I will say: I don't necessarily like to say "lucky," or even "privileged". Luck incites tricky emotion because there's an implication with luck that you didn't deserve it. A gambler who won at the slot machine should have lost his money -- luck carries that "should have" connotation with it. Likewise, privilege carries a zero-sum connotation, because we always mean someone is privileged in relation to another, which introduces almost an adversarial tone to it.

For me, a better term is fortunate. I am fortunate that I have a job in a nice office, solving interesting puzzles all day, getting paid (relatively) a lot of money doing it. Fortune has come upon me. I work hard, although not really harder than any other reasonable person. I was born in the right zip code, to the right family, had access to an amazing education, had the stability in my life to pursue it. Fortune.
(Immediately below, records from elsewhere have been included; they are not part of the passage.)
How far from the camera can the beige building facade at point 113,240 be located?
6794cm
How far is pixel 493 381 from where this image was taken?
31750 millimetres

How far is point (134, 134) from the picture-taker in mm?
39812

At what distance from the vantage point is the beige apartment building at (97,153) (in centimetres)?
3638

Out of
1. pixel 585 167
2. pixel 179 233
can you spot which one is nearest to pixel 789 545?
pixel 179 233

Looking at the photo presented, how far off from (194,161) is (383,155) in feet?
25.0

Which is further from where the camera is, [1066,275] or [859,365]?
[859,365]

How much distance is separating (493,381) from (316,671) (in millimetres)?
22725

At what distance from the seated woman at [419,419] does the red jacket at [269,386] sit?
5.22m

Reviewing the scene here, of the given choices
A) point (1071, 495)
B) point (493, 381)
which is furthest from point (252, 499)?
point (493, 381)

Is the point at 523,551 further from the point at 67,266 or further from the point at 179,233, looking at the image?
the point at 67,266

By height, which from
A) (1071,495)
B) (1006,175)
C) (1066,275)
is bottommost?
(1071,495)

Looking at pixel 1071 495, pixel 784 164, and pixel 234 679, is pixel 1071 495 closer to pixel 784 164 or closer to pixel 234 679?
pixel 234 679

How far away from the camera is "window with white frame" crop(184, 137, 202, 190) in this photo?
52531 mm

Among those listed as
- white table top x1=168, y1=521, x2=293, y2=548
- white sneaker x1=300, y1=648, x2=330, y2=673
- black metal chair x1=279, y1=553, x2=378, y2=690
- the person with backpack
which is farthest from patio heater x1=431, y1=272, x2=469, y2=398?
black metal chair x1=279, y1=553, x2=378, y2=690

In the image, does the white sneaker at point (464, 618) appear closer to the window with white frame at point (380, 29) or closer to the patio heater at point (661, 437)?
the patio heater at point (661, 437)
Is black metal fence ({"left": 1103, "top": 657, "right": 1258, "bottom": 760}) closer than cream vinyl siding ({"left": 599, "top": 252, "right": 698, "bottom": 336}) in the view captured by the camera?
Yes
I will never look down on anyone who is fortunate. I wish most people could have fortune in their lives. If the price we pay is a few complaints that the soda machine is down today, so be it!


The illusion paradigm

By saying you want to be happy, you’re already telling yourself there’s a gap between your state currently and that you wish to accomplish

“I’ll be truly happy WHEN”

When comes and goes, rarely have I heard someone say “well I said I’d be happy when this happened, it’s happened, and now I’m happy. All done”

Fully agree, it’s a state of mind.

I’d also add most people who say they want to be happy don’t seem to be looking for happiness but rather contentness, but I digress


> rarely have I heard someone say “well I said I’d be happy when this happened, it’s happened, and now I’m happy

I've heard this, but only from people who had been in an very shitty situation and then got out. Happiness is a state of mind, but misery is a set of circumstances, and the latter precludes the former unfortunately.


That's not "soul destroying", it's real life. The vast majority of people in this world have to do a job that they aren't in love with so that they can pay the bills. Anyone who is privileged enough to be in a highly paid tech job should be extremely thankful. Not only do we get paid well, we have to work 1/4 as hard as the people busting their asses for a living. We have a real sweetheart deal even if our jobs aren't always everything we would like.


There's something to be said for being able to look back and see a bridge or road or house of piece of furniture or an automobile you built, and see it's still being used and providing value to someone. Even if the monetary compensation was only mediocre.


Because it’s soul destroying knowing that to get medical insurance, it is directly tied to your employment. If not for that, people would gladly pursue their interests and passions without the fear of a bankrupting medical incident.


There's something especially soul destroying about doing work you know is useless and meaningless:

https://www.youtube.com/watch?v=nf3SGGAJWbA


Willing to bet that most people who take up something that pays much less don't have kids


It sounds like modern day slavery, or perhaps more precisely "corvee" labor. You have to toil away on your master's land before doing your own thing. I find it unbearable, but sadly much of the world has to deal with it.


You are mocking the suffering of actual slaves by comparing a modern highly compensated office job to slavery.


And you are mocking his authentic feelings. Slaves are an abstract kind of human for him. Feelings are not comparable, right? Now this poor dude can't even vent a lil in an online forum?

To the OP: When it sucks a lot, try singing. It really, really helps. Throw your head back and let it out of you on the way home.


Mocking was never my intention. Reading the discussion, I now regret posting any thoughts here and will try to avoid that mistake again.


You don’t “have to”, you “choose to”. There are plenty of paths out there. Slaves or serfs actually didn’t have a choice.


But I could only make a third the money doing the thing I really want to do! /s


8 hours is a long time to be bored every day.